» **What to produce**: Whenever a line in the records below holds the string "camera", copy it out.

» **Records shown**:
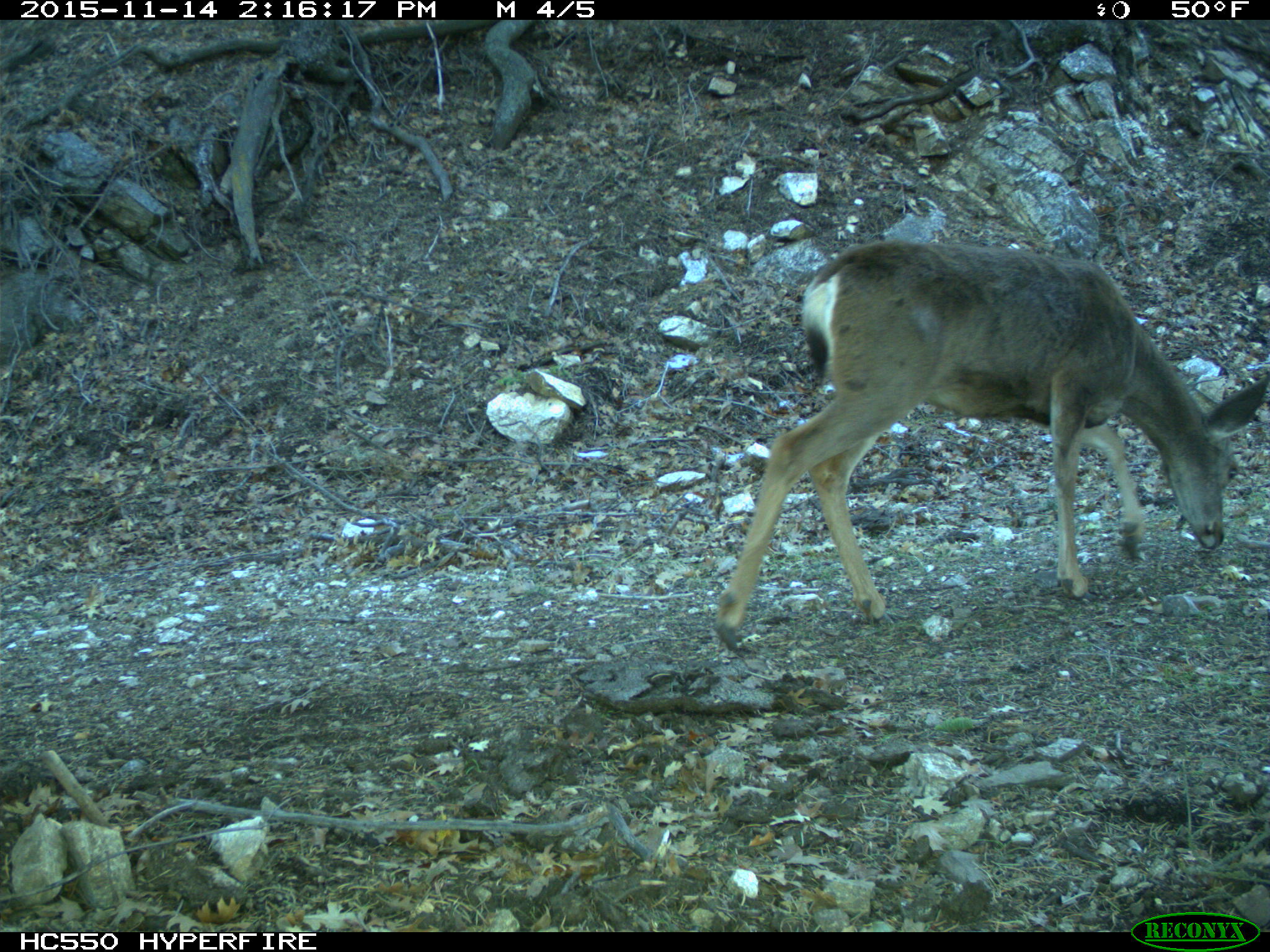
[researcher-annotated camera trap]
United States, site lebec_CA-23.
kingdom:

...

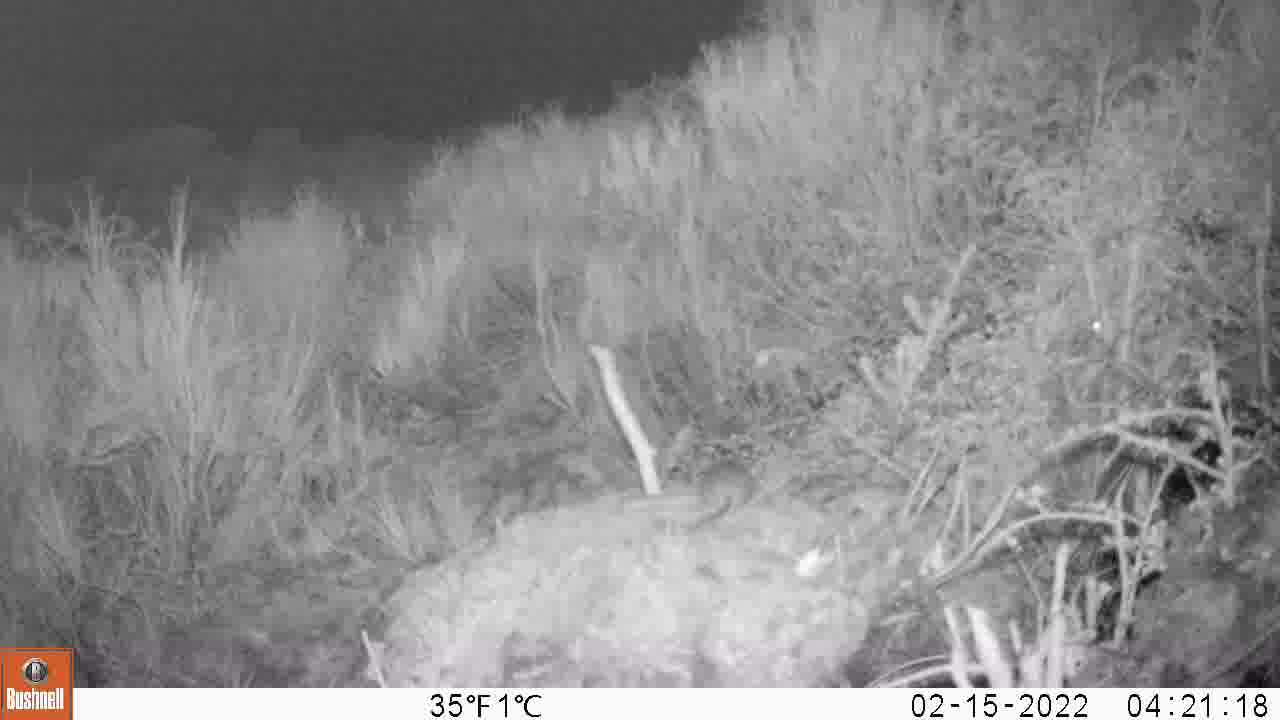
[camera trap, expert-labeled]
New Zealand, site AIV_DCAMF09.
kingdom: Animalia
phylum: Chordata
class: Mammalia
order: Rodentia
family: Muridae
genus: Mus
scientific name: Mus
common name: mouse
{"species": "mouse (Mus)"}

» **Answer box**:
[researcher-annotated camera trap]
[camera trap, expert-labeled]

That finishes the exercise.